▶ _Aim of the task_
Every line of the data below should be repeated exactly, and no picture should be copied.

[Collected material]

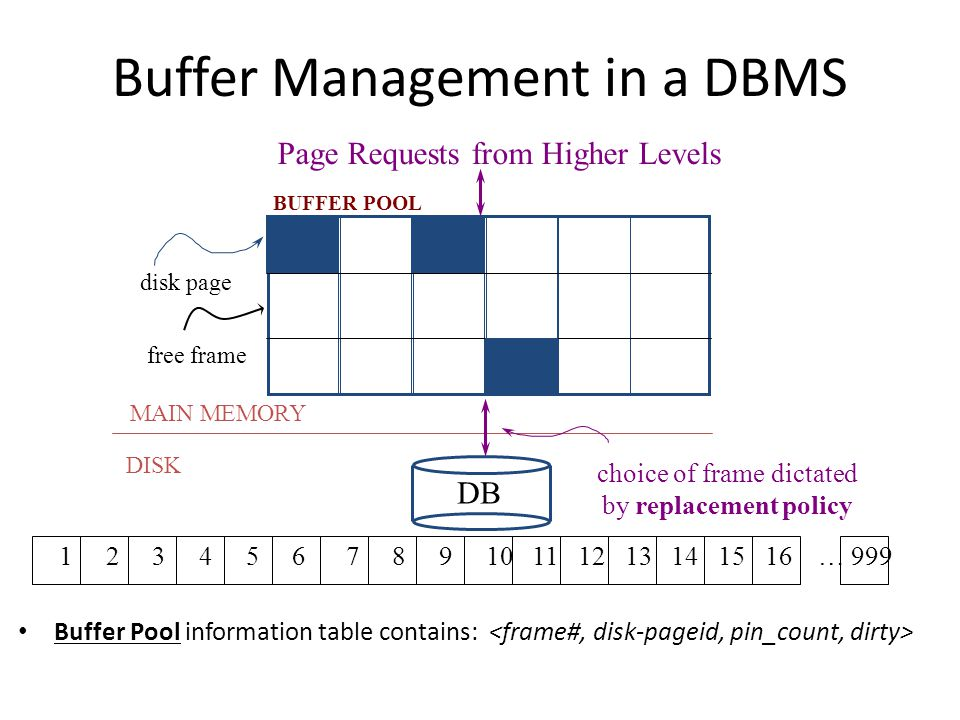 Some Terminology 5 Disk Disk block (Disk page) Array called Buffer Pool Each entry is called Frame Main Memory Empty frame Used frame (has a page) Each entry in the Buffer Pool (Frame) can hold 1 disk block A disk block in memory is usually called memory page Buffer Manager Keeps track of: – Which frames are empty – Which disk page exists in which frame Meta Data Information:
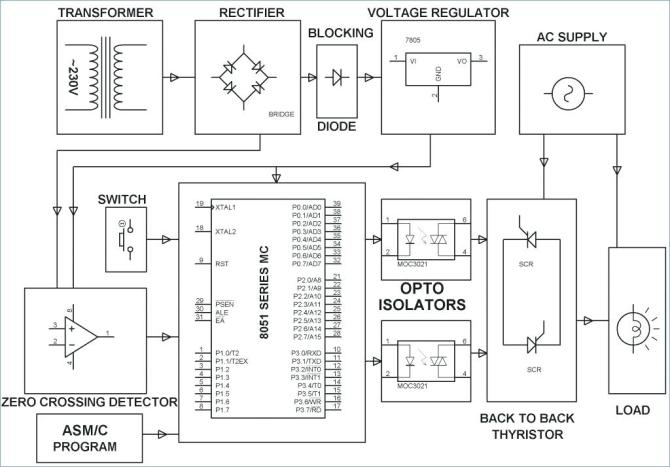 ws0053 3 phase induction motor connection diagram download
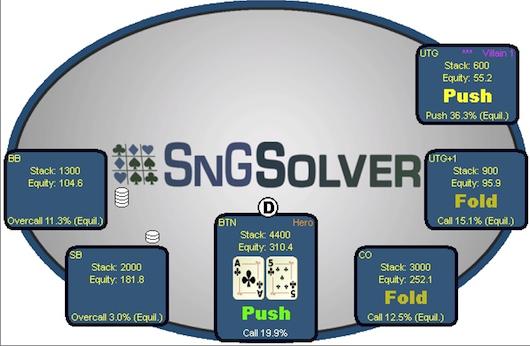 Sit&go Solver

[/Collected material]

▶ _Reply to the exercise_
 Some Terminology 5 Disk Disk block (Disk page) Array called Buffer Pool Each entry is called Frame Main Memory Empty frame Used frame (has a page) Each entry in the Buffer Pool (Frame) can hold 1 disk block A disk block in memory is usually called memory page Buffer Manager Keeps track of: – Which frames are empty – Which disk page exists in which frame Meta Data Information:
 ws0053 3 phase induction motor connection diagram download
 Sit&go Solver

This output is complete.